An estimated half a million children with disabilities live in Viet Nam. These children face significant challenges in their daily lives and multiple forms of discrimination, which leads to exclusion from society and school. While every child has the right to an education, attitudes towards children with disabilities as well as a lack of understanding of their needs compound the challenges they face in claiming this right. With access to school a primary issue, of equal concern is the inability of the education system to ensure quality education for children with disabilities.
Inclusive Education for Children with Disabilities
UNICEF works to ensure children and adolescents with disabilities in Viet Nam can access and benefit from inclusive education.
Too many children with disabilities remain out of the classroom, especially at primary or secondary school ages.
Today, such children still face a number of barriers that leave inclusive education out of reach, in particular the lack of specialized school facilities and training for teachers and inconsistencies in the definitions of children with disabilities within different sectors. Together, they mean too many children with disabilities remain out of the classroom, fail to complete primary or secondary school and claim their rights to a meaningful education.
UNICEF believes every child, regardless of disability, in Viet Nam has the right to attend a school that fully nurtures their potential to learn within their own communities. To ensure quality and inclusive education for children with disabilities, we work with government and partners to achieve this through child-centred, rights- and equity-based approaches. Research shows that inclusive education can lead to better learning outcomes for all children, not just children with disabilities. Inclusive education promotes tolerance and enables social cohesion as it fosters a cohesive social culture and promotes equal participation in society.
No exceptions and no child is left behind.
In Viet Nam, we champion inclusive education for children with disabilities through providing technical support, promoting accessible and inclusive learning spaces, teacher training and online capacity building, taking a multi-sectoral approach to break down barriers, facilitating community involvement, tracking enrollment and collecting data for evidence building and progress monitoring.
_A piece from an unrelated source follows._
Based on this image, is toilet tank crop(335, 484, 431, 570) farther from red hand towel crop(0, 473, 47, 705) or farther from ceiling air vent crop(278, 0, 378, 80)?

A key focus is bridging knowledge gaps in childhood disability and collaborating closely with the education sector for an improved package of services for children with disabilities to scale-up. Importantly, we also work to ensure issues related to children with disabilities are prioritized in the government’s agenda and reflected in resource allocation. Synergized, these factors will elevate the readiness of students, teachers, schools, parents and communities to unclock the door to inclusive education for children with disabilities.